Top of Supplied records

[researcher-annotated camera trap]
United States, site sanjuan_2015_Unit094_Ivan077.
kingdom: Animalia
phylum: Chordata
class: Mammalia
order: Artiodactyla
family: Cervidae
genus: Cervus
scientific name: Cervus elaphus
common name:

Bottom of Supplied records

> **Work required**: Without omitting any record, transcribe the data exactly.

> **Response to the exercise**:
[researcher-annotated camera trap]
United States, site sanjuan_2015_Unit094_Ivan077.
kingdom: Animalia
phylum: Chordata
class: Mammalia
order: Artiodactyla
family: Cervidae
genus: Cervus
scientific name: Cervus elaphus
common name:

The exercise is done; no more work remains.